On Sept. 1, 1939, Germany, along with Soviet Red Army and Slovak forces, invaded Poland, leading to the beginning of World War II.
Poland's allies, Great Britain, Australia and New Zealand, declared war on Germany two days later, with France, Canada and South Africa following suit.
The invasion began a week after the signing of the Molotov-Ribbentrop treaty of non-aggression between Nazi Germany and the USSR, also known as the Hitler-Stalin Pact.
Contrary to some myths, Poland did not surrender easily or quickly. By some historians estimates, the Germans lost the equivalent of an armored division and a fourth of its air force.
The Poles suffered greatly, losing not only troops to war and war crimes, but an estimated 200,000 civilians in the Germans' "total war."

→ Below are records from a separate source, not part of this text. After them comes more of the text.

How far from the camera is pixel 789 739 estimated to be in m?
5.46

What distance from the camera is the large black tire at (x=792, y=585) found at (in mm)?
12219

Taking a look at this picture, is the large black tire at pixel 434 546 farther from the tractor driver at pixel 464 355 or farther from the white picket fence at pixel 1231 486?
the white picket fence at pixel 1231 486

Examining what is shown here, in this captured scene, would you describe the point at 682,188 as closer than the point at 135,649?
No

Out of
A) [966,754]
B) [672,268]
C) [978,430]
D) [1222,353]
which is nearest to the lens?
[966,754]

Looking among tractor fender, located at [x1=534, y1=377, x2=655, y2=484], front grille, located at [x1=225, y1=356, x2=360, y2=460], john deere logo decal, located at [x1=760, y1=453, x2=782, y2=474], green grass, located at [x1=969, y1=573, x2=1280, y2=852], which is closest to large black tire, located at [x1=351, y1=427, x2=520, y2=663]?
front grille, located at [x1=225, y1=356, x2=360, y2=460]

The invasion also set the stage for the Holocaust with the establishment of Nazi death camps, notably at Auschwitz, where an estimated 3 million Jews were murdered. The Jewish ghetto in Warsaw was walled in by the Nazis in 1940, and was the scene of an armed Jewish resistance movement in 1943 that ended with German retaliation that left more than 56,000 dead and the destruction of the ghetto, ending with the demolition of the Great Synagogue of Warsaw in May 1943.

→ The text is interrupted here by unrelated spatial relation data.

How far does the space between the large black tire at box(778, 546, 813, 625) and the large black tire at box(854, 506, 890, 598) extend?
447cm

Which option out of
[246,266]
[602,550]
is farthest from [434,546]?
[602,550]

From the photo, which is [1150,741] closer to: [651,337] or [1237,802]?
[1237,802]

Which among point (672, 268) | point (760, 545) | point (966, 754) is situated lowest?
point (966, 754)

Although Poland as completely overrun within a month, the Polish government never surrendered. Polish military forces fled to Hungary and Romania and regrouped as Polish fighting units under British and French forces, while the largest resistance movement in Europe began to form in Poland.
Meanwhile, also on this day in history, in 1969 a 27-year old Libyan Army captain named Muammar al-Qaddafi lead a successful military coup to oust King Idris I and take over the Libyan government.